この記事へのコメント
肌衣は「はだぎ」ではなく「はだぎぬ」と読みたいです。

タンスの中の古い肌衣は、洗って片付けてあってもなんとなく古臭い独特のにおいがします。
若い人なら、捨てて新しいものに取り替えるのでしょうが、作者はもう決して若くはないのでしょう。
そのにおいにむしろ過ぎ去りの日日を思っている、そこに共感しました。
眼目としては上句に置かれていると感じます。
Posted by 三島麻亜子 at 2010年04月09日 09:53
ある程度の年齢に達した人の倦怠感の読み取れる歌だと思います。「あはれ」「流浪」がセンチメンタルな雰囲気をより強調しています。作者が五十代なのと、八十代なのとでは、また印象が異なるでしょう。
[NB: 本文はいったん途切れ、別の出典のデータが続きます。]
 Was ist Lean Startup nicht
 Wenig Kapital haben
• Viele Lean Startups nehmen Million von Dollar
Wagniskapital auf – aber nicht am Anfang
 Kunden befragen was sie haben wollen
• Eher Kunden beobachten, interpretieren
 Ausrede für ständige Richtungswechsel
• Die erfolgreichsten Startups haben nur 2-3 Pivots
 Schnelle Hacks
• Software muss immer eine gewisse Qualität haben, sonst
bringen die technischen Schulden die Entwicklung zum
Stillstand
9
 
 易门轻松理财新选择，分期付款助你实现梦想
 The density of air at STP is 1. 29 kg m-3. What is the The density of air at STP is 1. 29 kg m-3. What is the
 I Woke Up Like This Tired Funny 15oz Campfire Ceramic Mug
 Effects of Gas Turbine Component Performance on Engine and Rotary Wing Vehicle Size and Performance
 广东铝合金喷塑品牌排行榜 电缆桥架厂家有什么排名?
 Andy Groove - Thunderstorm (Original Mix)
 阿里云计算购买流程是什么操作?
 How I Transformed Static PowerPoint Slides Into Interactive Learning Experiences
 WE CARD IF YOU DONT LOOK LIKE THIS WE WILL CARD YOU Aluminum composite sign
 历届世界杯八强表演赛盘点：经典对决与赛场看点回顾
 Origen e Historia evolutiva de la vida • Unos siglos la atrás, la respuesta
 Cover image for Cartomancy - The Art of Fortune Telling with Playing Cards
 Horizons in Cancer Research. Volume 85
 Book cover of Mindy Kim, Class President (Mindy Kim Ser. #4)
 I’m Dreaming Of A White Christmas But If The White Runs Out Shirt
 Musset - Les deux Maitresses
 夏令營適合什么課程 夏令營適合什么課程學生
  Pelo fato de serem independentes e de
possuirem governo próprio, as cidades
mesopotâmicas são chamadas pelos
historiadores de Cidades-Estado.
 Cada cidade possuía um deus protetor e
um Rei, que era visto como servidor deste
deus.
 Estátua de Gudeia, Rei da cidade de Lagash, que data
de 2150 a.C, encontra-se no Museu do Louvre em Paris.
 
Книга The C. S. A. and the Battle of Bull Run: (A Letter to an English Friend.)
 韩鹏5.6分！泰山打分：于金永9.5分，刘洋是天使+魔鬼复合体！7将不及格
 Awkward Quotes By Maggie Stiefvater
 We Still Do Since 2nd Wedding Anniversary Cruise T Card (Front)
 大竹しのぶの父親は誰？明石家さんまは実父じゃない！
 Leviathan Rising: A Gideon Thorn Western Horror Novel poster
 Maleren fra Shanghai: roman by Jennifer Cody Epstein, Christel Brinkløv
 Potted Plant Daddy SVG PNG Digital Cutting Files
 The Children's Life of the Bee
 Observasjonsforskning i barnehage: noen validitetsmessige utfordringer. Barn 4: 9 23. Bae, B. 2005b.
わたしはまだこの境地に達していません。これからが勝負です。
Posted by 近藤かすみ at 2010年04月11日 17:22
「肌衣」、わたしは肌着と受け取りました。最近衣替えをしていて、タンスや衣装ケースの奥に、子供の、ちいさいころの服や肌着や靴下を見つけてしまって、懐かしさに思いがしばし流浪してしまいましたので・・(遠い目)
「古りしにほひは満ちゆきて」・・匂いと記憶の連想は『失われた時を求めて』以来のお約束ですが、「あはれ」の扱いの達者さもふくめ、典雅さをたたえた叙情感あふれる歌だと思います。